DOMINGO XV DE TIEMPO ORDINARIO -A-
«Dichosos vuestros ojos porque ven y vuestros oídos porque oyen»
CITAS BÍBLICAS: Is 55, 10-11 * Rm 8, 18-23 * Mt 13, 1-23
El Señor Jesús propone hoy a los que le siguen una parábola. Se trata de la parábola del Sembrador. Utiliza esta figura porque aquellos que le escuchan conocen muy bien el trabajo del campo.
Dice que al sembrar la semilla una parte cae al borde del camino, otra entre piedras, otra entre zarzas y espinos, y otra, por fin, en tierra fértil. Sucede así, porque el método de siembra que utiliza el sembrador es el de al voleo, muy diferente al que emplean hoy nuestros labradores.
Continúa diciendo que la semilla que cae en el camino solo sirve como alimento de las aves. La que cae en el pedregal germina con rapidez, pero al darle el sol se agosta porque no tiene tierra ni humedad para crecer. La que cae entre espinos germina y crece, pero acaba muriendo porque el zarzal la ahoga. Finalmente, aquella que cae en tierra fértil crece y da a su tiempo fruto abundante.
En contra de lo que solía ser su costumbre, el Señor, en esta ocasión no explica a sus oyentes el significado de la parábola. Por eso, al llegar a casa, sus discípulos le piden con interés que les aclare lo que significa. Él accede y les dice: La semilla que arroja el sembrador es la Palabra del Reino. Aquella que cae al borde del camino representa a los que al escucharla no la entienden. La que cae en terreno pedregoso es la que es aceptada con alegría, pero al no tener raíces sucumbe ante las dificultades o la persecución. La que crece entre espinos representa a aquellos que aceptan la Palabra, pero los problemas de la vida y el afán de las riquezas, acaban ahogándola. Por fin, la de tierra fértil son aquellos que escuchan la Palabra, la entienden y la ponen en práctica.
Hoy, esta parábola ha resonado para todos nosotros, y como Palabra de Dios que es, ha de encontrar cumplimiento. Viene en nuestra ayuda para situarnos y a la vez aclararnos cuál es nuestra postura al escucharla.
En nuestro caso el que arroja la semilla, el que siembra, es el ministro de la Iglesia que, a través de su predicación, especialmente en la homilía, actualiza para nosotros la Palabra de Dios y la aterriza en la asamblea. Sucede, como en la parábola, que no todos aceptan de igual modo la predicación. A unos, porque no escuchan, les pasa por alto y no la entienden. En otros, la Palabra resuena en su interior, se alegran al escucharla, pero al volver a las actividades diarias, por respeto humano, por el qué dirán, pronto la dejan aparcada. Un tercer grupo entiende la Palabra viendo que en ella está la verdad, pero vive inmerso en la barahúnda del mundo preocupado por sus riquezas, de manera que esas preocupaciones impiden a la Palabra dar el fruto adecuado. Finalmente, está el grupo que recibe la Palabra como una buena noticia, la acepta, y como fruto, la Palabra va transformando poco a poco su vida.

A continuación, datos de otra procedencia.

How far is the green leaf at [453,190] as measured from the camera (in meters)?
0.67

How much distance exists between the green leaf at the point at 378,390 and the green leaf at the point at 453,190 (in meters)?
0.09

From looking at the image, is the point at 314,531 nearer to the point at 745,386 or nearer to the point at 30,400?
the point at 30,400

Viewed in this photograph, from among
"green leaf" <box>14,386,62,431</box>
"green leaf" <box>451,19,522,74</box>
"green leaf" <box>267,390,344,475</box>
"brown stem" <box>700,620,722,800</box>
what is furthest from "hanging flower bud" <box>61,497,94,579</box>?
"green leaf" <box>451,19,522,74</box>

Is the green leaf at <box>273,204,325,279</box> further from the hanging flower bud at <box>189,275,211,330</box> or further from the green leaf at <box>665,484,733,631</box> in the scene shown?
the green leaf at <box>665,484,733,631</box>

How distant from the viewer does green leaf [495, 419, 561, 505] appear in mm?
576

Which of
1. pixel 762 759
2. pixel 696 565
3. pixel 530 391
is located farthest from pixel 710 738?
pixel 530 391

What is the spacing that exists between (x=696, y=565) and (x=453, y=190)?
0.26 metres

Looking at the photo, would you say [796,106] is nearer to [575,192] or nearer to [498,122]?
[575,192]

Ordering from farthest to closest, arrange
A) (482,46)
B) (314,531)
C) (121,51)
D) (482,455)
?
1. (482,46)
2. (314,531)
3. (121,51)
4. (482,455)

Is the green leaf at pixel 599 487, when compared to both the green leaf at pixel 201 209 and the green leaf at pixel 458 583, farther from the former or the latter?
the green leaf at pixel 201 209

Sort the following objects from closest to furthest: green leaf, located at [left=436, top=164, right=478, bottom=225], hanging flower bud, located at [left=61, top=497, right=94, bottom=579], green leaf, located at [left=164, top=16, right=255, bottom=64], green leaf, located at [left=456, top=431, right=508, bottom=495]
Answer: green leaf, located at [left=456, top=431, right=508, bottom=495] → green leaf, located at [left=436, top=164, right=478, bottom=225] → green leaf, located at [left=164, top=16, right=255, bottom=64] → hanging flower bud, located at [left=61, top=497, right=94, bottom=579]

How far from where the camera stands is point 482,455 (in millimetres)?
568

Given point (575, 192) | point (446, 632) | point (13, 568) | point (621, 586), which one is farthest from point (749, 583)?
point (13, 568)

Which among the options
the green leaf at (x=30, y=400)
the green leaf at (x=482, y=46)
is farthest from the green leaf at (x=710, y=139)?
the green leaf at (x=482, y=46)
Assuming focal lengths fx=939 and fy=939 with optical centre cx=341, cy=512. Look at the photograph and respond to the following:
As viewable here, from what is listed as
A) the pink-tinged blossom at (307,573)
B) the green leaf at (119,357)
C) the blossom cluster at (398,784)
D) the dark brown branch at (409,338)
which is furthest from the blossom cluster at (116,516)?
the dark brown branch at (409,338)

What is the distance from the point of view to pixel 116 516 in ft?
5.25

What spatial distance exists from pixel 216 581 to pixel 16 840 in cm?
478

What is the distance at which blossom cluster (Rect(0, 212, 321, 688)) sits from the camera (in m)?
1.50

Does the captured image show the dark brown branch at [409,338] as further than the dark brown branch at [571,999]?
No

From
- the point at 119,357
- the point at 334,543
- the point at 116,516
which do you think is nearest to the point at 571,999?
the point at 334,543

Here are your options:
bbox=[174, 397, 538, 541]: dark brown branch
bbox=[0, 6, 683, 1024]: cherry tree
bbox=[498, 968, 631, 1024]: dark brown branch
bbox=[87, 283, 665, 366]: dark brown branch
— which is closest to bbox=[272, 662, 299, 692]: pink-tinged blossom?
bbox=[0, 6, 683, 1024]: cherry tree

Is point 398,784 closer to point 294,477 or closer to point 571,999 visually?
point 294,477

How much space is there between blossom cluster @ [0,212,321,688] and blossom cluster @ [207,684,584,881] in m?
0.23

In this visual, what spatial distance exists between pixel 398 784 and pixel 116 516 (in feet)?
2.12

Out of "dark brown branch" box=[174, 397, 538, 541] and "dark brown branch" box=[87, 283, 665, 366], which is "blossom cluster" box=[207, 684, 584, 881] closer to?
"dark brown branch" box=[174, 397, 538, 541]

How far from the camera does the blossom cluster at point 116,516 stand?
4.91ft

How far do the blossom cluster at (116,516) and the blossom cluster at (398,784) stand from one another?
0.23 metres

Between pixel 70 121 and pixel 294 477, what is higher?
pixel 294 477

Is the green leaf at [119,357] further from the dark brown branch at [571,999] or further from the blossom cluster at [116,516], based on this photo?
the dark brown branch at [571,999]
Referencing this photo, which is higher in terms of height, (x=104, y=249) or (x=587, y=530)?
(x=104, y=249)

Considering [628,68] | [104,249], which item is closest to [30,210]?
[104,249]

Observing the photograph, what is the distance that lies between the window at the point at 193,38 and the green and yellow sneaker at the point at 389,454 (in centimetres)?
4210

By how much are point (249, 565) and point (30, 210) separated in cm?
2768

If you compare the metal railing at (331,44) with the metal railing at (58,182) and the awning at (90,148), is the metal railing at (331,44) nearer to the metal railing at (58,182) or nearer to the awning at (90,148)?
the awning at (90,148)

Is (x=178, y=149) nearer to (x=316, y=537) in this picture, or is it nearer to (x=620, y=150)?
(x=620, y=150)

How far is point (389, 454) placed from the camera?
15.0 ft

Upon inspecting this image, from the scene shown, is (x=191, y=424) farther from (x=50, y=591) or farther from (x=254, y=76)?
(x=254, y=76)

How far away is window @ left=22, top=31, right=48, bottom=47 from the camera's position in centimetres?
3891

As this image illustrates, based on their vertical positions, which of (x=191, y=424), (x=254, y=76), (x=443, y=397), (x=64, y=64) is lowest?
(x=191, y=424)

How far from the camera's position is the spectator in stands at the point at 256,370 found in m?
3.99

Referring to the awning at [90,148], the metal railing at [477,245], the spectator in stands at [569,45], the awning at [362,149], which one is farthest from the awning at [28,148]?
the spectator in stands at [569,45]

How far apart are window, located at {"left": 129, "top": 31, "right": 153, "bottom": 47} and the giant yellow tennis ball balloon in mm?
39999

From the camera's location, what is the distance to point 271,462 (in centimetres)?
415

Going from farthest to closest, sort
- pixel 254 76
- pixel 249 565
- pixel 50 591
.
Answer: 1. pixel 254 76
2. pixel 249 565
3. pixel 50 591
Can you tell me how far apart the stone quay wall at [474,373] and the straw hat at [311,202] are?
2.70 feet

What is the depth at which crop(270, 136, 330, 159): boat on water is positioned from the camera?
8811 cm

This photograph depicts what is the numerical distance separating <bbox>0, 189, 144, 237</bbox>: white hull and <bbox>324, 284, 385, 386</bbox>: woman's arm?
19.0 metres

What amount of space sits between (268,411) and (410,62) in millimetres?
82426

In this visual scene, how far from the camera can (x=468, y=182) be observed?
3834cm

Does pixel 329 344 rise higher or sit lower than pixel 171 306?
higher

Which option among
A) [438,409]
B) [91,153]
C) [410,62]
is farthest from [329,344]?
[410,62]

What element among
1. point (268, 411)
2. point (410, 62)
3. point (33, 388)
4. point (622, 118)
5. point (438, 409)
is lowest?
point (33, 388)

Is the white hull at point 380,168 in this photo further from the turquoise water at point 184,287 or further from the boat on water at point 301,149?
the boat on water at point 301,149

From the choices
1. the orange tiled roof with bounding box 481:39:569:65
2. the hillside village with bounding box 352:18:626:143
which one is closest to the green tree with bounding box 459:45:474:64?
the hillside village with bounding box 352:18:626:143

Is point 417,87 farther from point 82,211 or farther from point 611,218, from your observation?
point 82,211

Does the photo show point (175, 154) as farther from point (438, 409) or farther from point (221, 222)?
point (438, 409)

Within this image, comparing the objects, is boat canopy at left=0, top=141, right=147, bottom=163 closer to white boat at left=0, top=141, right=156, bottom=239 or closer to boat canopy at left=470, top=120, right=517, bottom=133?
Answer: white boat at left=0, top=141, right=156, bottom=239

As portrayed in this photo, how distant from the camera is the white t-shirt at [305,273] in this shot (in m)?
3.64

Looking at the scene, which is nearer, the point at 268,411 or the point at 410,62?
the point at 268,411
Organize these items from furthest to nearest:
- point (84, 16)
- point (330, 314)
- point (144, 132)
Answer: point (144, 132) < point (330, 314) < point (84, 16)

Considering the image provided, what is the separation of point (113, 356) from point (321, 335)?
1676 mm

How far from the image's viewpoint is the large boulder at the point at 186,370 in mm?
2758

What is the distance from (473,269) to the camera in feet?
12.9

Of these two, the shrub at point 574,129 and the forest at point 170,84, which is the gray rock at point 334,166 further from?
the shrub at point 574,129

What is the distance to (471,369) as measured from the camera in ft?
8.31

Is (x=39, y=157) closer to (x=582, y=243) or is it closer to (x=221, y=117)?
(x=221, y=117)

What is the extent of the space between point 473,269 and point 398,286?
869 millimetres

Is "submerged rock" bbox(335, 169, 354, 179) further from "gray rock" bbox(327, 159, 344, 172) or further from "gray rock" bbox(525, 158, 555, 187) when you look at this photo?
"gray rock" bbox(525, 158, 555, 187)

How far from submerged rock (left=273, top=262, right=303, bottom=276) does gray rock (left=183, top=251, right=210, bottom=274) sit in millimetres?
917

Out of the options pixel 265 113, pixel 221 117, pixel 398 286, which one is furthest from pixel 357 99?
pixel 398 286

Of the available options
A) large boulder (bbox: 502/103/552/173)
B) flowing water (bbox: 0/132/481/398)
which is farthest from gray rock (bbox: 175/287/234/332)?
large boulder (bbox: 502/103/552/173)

Para el creyente, para ti y para mí, no es indiferente encontrase en uno u otro grupo. Hemos de tener en cuenta que cada día necesitamos acrecentar nuestra fe. En la vida se nos presentan problemas graves, enfermedades, dificultades serias en la familia o en el trabajo. Situaciones que somos incapaces de resolver y en las que de poco sirve la ayuda de los demás, y que, por tanto, hemos de afrontar solos. En estos casos, solo la fe puede ayudarnos. Pero no nos confundamos. La fe no crece como fruto de la oración o de la práctica de los sacramentos. La fe solo crece como fruto de la escucha de la Palabra y también de la predicación. ¿Quieres que tu fe crezca? Ponte seriamente a la escucha de la Palabra y pide al Señor que te ayude a llevarla a la práctica.
Tener conocimiento de todo esto nos ha de llevar al agradecimiento. No todo el mundo lo conoce. Son los secretos de los que hablaba el Señor la semana pasada y que quedan confirmados por lo que nos dice hoy: «Dichosos vuestros ojos porque ven y vuestros oídos porque oyen. Os aseguro que muchos profetas y justos desearon ver lo que veis vosotros y no lo vieron, y oír lo que oís y no lo oyeron».
Gracias, pues, Señor, porque sin merecerlo no tienes en tu Iglesia, y no haces partícipes de los secretos que llevan a la verdadera vida.